As críticas vieram também dos EUA: a embaixadora do país na ONU, Linda Thomas-Greenfield, disse que a simples menção de um ataque a um hospital infantil “lhe causou um frio na espinha”. Ela acusou a Rússia de ignorar a segurança das crianças não apenas nos bombardeios de segunda-feira, mas desde o início do conflito, em 2022.
— O fato é que, ao redor do país, centenas de crianças foram mortas, milhares feridas e milhões deslocadas de suas casas enquanto a Rússia continua sua campanha de terror na Ucrânia — disse Thomas-Greenfield. — E também existem as crianças que a Rússia deportou ou transportou de maneira forçada, roubando dos ucranianos não apenas sua juventude, mas suas próprias identidades.
Geng Shuang, vice-embaixador da China na ONU, pediu que todos os envolvidos na guerra respeitem a lei internacional, e evitem ataques contra civis ou infraestruturas civis.
— A China está profundamente preocupada com isso e reiteramos o nosso apelo às partes em conflito para que exerçam a racionalidade e a contenção, cumpram eficazmente o direito humanitário internacional e façam o máximo para evitar vítimas civis — disse o diplomata.
Ele também defendeu que russos e ucranianos devem agir para reduzir a intensidade do conflito o quanto antes — em fevereiro, Pequim, aliada próxima de Moscou, divulgou um plano de paz com 12 pontos, incluindo um cessar-fogo imediato e o início de negociações. A proposta foi apoiada pela Rússia, mas recebida com ceticismo em Kiev e em capitais no Ocidente.

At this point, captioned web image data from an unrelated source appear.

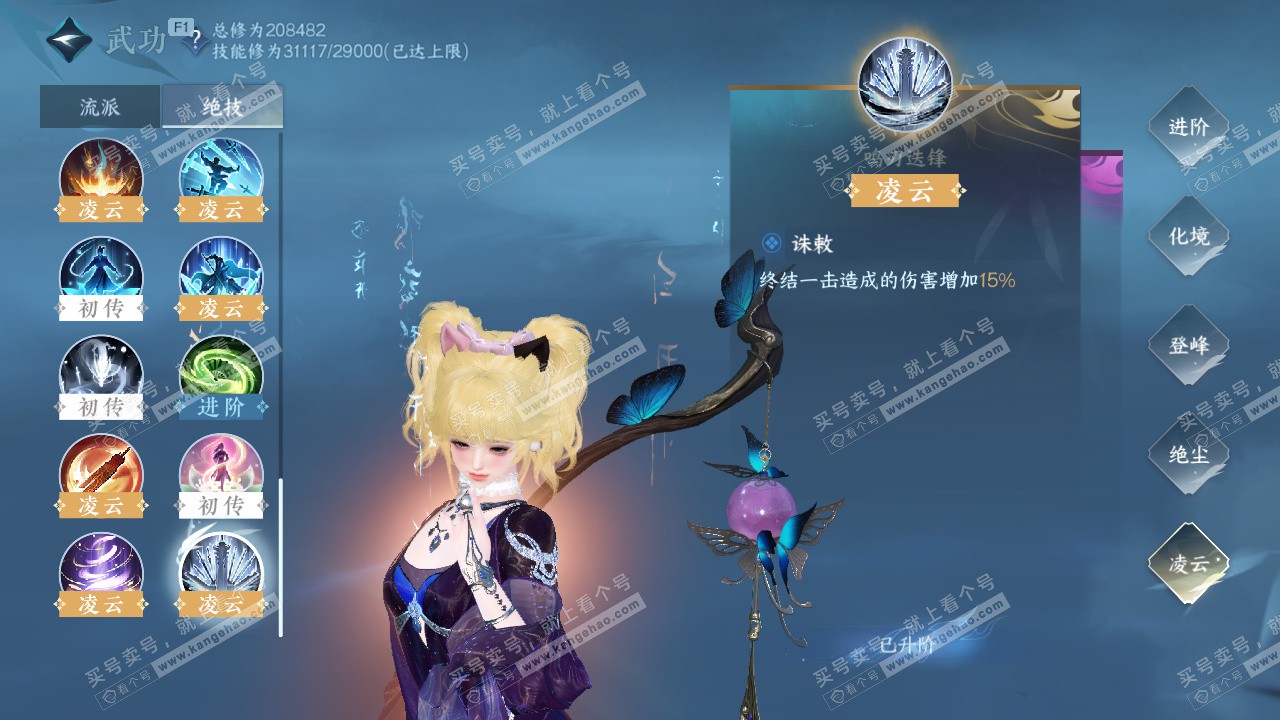 NSH329613逆水寒手游账号详情图44 NSH329613逆水寒手游账号详情图44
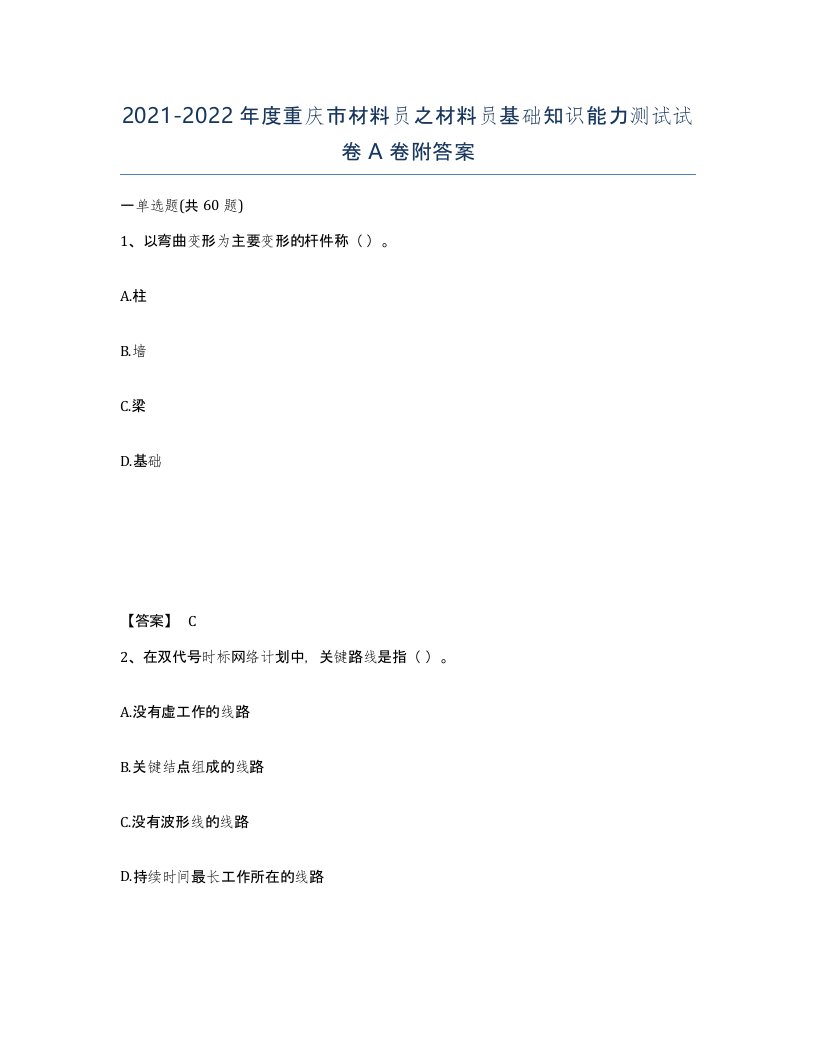 2021-2022年度重庆市材料员之材料员基础知识能力测试试卷A卷附答案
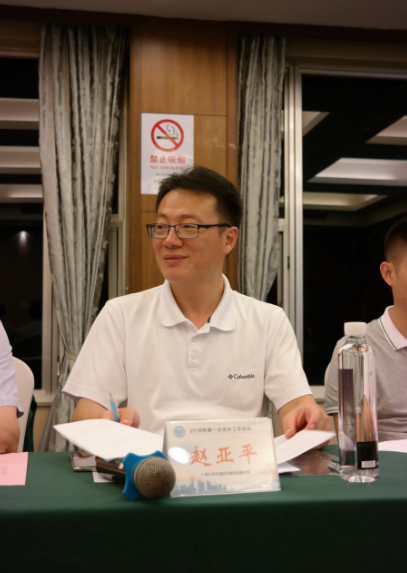 趙亞平.png 趙亞平.png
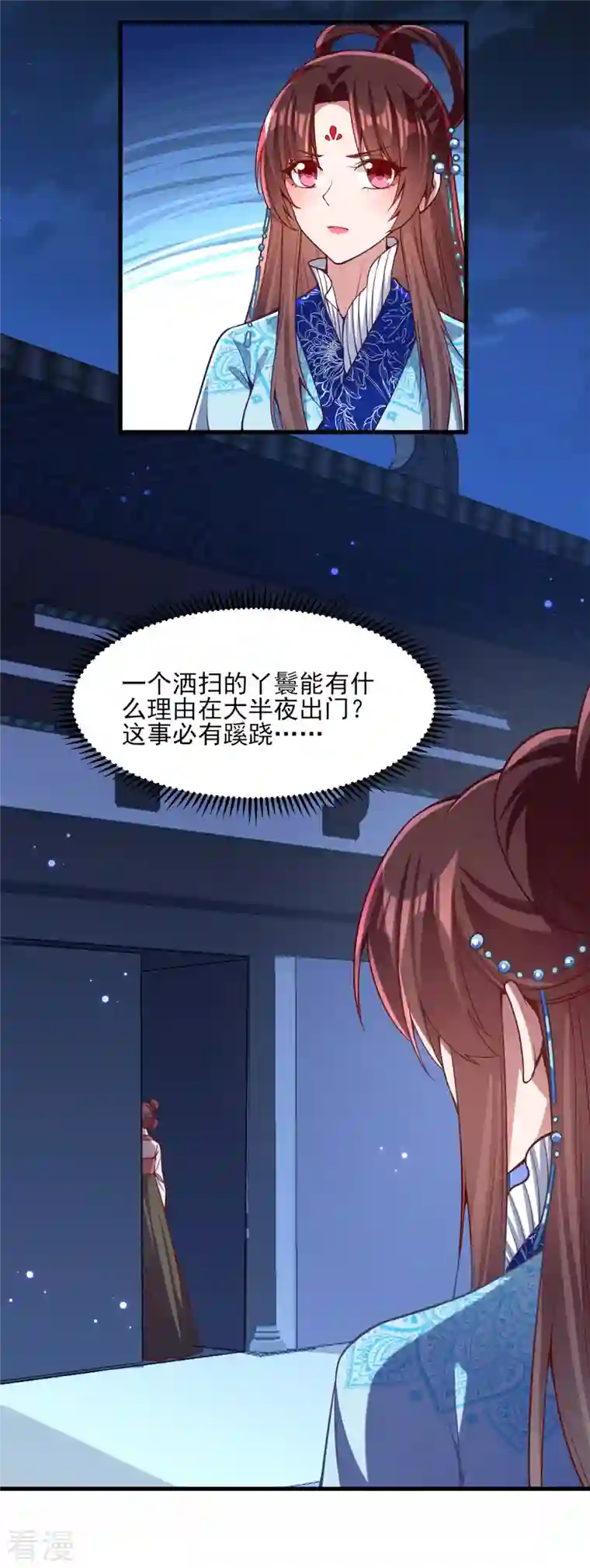 一品嫡女第274话 离魂散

Como esperado, a Rússia usou o plenário para contestar as acusações de que está por trás do ataque ao hospital pediátrico. Vassily Nebenzia, embaixador russo, disse que o prédio foi atingido por um míssil lançado por um sistema de defesa aérea norueguês, e que apenas “alvos militares” foram alvejados pelos foguetes vindos da Rússia. Ele ainda sugeriu que a ação foi uma forma usada pelas autoridades ucranianas para “distrair as massas da ilegalidade diária da corrupção do Governo”.
— Eles [governos ocidentais] provavelmente viram muitas análises do que aconteceu em fotos e vídeos, das quais se conclui claramente que se tratava de um míssil da defesa aérea ucraniana — disse Nebenzia. — Aqui você tem a magia da ginástica verbal demonstrada pelos membros ocidentais do Conselho de Segurança, tentando por todos os meios proteger o regime de Kiev.